Written by Brett Weiss
About a week ago, as I worked to clean a hot tub in southern Arizona where I currently reside, a bark scorpion stung my right ankle. I moved to Arizona about six years ago so do not consider myself a native and have limited familiarity with what to expect from stings and bites of the local arachnids. I grew up in the Midwest. I used to visit Arizona from a very young age and always had a strong fascination with the desert animals. Thus, as morbid as it may sound, I find it somewhat ‘cool’ that I experienced the sting and subsequent envenomation from a bark scorpion. I did not seek medical attention after the sting as the exterminator who visits my home monthly has always downplayed the importance of seeking medical help should a sting occur. I had previously accepted the possibility that a scorpion could sting me since the desert lays just beyond the back fence of my house. At the same time, I considered the possibility relatively unlikely as I know other people in this region who have lived here their whole lives without getting stung.
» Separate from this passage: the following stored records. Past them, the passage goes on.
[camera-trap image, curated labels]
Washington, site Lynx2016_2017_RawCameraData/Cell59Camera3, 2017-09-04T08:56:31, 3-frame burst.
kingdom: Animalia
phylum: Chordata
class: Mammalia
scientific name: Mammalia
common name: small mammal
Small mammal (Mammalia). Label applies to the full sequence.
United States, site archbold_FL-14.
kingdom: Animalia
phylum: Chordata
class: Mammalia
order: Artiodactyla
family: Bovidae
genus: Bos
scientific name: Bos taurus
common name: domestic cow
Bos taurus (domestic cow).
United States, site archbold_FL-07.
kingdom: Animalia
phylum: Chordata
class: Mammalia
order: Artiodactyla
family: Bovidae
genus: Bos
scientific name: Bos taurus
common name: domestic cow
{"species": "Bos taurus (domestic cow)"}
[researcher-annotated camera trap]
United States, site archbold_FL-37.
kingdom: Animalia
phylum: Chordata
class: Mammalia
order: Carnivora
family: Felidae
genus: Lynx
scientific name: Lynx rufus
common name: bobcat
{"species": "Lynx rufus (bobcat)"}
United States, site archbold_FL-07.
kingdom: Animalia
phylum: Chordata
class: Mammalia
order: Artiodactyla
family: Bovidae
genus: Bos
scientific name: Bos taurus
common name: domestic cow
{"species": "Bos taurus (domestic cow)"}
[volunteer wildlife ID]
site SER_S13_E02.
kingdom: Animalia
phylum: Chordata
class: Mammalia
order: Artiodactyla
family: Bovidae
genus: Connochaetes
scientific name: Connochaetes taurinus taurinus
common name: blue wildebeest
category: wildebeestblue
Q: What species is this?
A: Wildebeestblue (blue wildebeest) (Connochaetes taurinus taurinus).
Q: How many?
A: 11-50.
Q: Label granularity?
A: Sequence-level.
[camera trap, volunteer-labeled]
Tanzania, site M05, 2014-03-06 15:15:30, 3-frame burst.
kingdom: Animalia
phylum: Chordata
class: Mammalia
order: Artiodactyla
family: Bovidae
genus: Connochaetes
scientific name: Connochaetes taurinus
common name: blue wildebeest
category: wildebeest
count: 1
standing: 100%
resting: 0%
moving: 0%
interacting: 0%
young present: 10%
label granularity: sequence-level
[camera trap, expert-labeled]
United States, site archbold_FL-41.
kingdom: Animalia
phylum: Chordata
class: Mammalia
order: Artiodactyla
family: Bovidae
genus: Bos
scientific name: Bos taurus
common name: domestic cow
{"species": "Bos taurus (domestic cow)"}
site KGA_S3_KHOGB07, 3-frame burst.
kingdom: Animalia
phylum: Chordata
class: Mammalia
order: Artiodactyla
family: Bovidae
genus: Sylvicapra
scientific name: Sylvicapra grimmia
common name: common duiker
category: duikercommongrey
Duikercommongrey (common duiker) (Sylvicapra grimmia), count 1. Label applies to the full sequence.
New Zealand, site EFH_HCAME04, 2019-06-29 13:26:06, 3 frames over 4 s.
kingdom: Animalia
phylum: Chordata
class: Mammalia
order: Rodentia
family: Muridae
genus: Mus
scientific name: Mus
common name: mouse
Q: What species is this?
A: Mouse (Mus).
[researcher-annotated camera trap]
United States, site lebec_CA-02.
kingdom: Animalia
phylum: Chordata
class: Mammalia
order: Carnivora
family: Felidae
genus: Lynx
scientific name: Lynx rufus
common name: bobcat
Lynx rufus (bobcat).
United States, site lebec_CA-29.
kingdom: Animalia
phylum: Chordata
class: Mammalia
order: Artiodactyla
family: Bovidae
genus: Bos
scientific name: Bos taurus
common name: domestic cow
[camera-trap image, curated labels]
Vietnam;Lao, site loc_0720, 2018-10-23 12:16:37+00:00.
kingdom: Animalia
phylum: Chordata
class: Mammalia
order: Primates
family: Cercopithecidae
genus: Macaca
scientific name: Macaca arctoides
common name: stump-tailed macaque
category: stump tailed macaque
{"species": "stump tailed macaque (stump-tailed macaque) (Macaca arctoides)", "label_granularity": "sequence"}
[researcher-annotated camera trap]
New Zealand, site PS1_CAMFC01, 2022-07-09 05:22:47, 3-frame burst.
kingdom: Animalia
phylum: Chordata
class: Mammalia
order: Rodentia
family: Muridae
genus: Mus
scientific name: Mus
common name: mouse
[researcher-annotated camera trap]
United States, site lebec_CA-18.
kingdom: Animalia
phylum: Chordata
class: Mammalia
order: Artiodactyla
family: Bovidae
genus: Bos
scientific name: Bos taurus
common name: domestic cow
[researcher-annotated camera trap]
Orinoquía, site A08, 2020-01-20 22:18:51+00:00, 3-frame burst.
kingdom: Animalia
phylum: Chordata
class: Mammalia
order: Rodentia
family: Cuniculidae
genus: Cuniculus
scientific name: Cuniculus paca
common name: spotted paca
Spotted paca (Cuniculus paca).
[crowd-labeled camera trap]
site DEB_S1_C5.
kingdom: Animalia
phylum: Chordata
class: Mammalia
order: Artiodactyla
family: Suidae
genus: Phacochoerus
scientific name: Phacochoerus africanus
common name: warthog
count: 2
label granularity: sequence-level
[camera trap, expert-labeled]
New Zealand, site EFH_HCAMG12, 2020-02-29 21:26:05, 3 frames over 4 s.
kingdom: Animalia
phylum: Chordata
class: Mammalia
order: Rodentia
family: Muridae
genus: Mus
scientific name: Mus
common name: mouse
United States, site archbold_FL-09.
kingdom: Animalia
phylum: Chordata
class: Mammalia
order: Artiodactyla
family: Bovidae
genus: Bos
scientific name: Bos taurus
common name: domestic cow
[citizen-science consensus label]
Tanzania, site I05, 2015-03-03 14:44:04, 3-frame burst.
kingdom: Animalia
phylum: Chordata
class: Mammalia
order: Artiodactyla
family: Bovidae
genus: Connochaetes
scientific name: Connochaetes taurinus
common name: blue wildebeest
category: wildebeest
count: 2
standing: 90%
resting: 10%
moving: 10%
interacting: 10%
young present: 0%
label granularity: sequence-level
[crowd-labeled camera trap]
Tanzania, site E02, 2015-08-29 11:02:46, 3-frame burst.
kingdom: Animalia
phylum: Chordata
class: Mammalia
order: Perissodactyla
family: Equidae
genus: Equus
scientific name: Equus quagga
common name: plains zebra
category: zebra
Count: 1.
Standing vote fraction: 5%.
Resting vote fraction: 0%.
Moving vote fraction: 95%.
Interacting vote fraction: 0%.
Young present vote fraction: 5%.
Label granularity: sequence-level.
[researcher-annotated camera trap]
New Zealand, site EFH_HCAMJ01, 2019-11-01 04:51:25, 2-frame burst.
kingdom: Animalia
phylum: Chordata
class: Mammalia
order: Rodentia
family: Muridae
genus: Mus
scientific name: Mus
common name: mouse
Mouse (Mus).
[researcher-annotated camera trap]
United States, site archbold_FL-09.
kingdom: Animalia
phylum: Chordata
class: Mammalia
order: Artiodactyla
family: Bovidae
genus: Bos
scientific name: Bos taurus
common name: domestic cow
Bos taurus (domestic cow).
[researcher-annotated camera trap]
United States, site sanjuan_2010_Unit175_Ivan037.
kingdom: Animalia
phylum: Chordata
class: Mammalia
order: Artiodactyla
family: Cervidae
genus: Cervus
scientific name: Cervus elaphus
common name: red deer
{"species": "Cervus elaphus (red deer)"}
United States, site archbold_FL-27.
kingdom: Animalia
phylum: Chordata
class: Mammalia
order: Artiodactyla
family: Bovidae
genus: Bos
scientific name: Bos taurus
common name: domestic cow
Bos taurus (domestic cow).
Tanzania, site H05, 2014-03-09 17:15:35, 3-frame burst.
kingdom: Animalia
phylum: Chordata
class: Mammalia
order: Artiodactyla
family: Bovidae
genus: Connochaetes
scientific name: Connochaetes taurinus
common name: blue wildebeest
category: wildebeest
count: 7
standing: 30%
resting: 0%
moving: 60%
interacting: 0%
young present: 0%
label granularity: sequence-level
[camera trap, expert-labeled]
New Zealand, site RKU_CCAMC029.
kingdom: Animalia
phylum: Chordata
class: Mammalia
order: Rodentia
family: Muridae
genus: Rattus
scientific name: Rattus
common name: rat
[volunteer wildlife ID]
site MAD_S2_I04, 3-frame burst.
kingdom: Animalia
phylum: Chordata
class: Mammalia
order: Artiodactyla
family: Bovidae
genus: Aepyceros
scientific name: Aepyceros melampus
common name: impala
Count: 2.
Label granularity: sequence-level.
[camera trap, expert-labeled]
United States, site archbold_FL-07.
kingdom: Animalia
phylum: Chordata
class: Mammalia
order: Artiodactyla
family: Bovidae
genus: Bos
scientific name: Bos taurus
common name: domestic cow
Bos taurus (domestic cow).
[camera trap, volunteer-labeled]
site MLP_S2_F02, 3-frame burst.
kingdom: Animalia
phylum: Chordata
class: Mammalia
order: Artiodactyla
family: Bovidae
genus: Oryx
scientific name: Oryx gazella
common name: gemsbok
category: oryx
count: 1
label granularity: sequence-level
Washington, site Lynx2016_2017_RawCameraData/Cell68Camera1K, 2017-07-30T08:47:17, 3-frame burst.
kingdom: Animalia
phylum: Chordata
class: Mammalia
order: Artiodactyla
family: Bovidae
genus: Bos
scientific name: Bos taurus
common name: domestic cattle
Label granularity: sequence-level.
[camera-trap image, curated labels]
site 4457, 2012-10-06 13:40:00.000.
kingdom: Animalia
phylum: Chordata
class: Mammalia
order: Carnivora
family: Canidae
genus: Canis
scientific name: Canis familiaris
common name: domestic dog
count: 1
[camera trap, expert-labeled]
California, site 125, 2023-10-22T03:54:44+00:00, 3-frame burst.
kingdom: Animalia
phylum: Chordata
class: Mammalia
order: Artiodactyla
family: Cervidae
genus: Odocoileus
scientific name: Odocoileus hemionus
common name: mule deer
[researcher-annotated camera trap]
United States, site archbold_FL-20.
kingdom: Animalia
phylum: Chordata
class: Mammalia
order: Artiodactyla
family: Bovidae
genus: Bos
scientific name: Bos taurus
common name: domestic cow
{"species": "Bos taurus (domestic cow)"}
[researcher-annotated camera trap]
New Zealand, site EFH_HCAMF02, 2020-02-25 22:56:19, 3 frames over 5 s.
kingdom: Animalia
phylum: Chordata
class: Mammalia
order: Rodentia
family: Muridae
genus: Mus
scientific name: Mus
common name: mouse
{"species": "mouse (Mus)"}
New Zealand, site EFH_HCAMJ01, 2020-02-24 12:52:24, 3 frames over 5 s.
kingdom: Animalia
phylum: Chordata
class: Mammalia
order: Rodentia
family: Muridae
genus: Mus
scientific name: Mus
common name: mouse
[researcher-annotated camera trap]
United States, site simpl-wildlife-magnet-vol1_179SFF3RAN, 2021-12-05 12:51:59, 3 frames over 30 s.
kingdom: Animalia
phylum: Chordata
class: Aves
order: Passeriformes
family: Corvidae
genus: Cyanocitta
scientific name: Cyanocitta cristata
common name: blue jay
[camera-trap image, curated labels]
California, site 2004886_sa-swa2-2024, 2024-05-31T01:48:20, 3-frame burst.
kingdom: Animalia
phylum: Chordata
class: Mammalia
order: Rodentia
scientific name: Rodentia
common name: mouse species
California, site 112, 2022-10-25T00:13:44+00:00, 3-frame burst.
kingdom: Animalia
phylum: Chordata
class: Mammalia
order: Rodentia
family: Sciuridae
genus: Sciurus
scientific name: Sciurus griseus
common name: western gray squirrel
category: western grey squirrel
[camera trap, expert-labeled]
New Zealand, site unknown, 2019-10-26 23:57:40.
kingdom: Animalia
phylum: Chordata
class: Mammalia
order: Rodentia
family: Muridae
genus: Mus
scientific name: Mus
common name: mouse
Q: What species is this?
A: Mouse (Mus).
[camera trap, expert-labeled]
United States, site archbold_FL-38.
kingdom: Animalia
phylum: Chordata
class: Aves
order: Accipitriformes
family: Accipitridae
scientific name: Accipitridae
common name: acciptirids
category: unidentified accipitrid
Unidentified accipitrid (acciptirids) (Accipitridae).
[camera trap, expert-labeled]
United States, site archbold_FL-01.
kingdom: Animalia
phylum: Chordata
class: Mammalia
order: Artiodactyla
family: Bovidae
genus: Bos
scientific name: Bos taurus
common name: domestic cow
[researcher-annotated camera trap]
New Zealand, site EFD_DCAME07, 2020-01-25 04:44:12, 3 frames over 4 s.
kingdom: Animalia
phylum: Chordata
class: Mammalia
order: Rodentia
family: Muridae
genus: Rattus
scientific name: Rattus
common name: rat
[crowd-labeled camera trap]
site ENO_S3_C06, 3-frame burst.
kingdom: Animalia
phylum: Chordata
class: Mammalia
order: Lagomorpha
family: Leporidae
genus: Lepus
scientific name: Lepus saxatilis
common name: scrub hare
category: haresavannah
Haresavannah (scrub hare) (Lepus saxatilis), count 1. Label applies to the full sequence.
I did not experience a tremendous amount of pain initially from the sting. The sting itself felt like the sting of a wasp– perhaps a bit more intense but not much. A few minutes after the envenomation, I felt dizzy and light-headed. My heart rate increased significantly as well (tachycardia). I also noticed that I could not sit still. Since getting stung, I have done a bit of research on scorpion stings and have found that these symptoms are quite common in those who get stung as the venom from scorpions is a neurotoxin (affecting the brain and spinal cord). Clinicians call the restlessness and inability to sit still ‘motor hyperactivity,’ which has something to do with the scorpion venom’s effects on sodium and potassium ion channels in the brain and spinal cord (central nervous system). Of note, the motor hyperactivity and elevated heart rate interrupted my sleep the night after the sting (the sting occurred around 8 PM).
A scorpion stung me. I got through it. It was not a big deal. The sting did not induce much pain. The primary source of discomfort from the ordeal came from losing out on a decent night’s sleep due to restlessness, inability to sit still, and elevated heart rate. The dizziness and light-headedness subsided three to four hours after the sting. In order to prevent such an event from occurring again, I bought some ‘scorpion killer’ spray and sprayed the substance all around that hot tub as well as various other nooks around the backyard that scorpions may infest.
WOW! I’ve never had more than a bee sting! Happy to hear that it was not a major thing and the only thing happened was a restless nights sleep! Phew!
Hi, Michelle! Thanks for your comment. The effects of the scorpion sting fascinated me the most—- the pain of the initial sting wasn’t a big deal. I thought it was interesting that I felt light headed afterwards like the first time I smoked tobacco. I read that the venom activates (acts as an agonist on) the same receptors that nicotine does. What’s more, the venom has multiple effects on different molecular pathways such that scientists do not yet fully comprehend the effects of scorpion venom. Some people do have anaphylaxis or severe difficulty hyperventilating and breathing with allergic reactions, though. Fortunately, I was not one of those people with a scorpion venom allergy.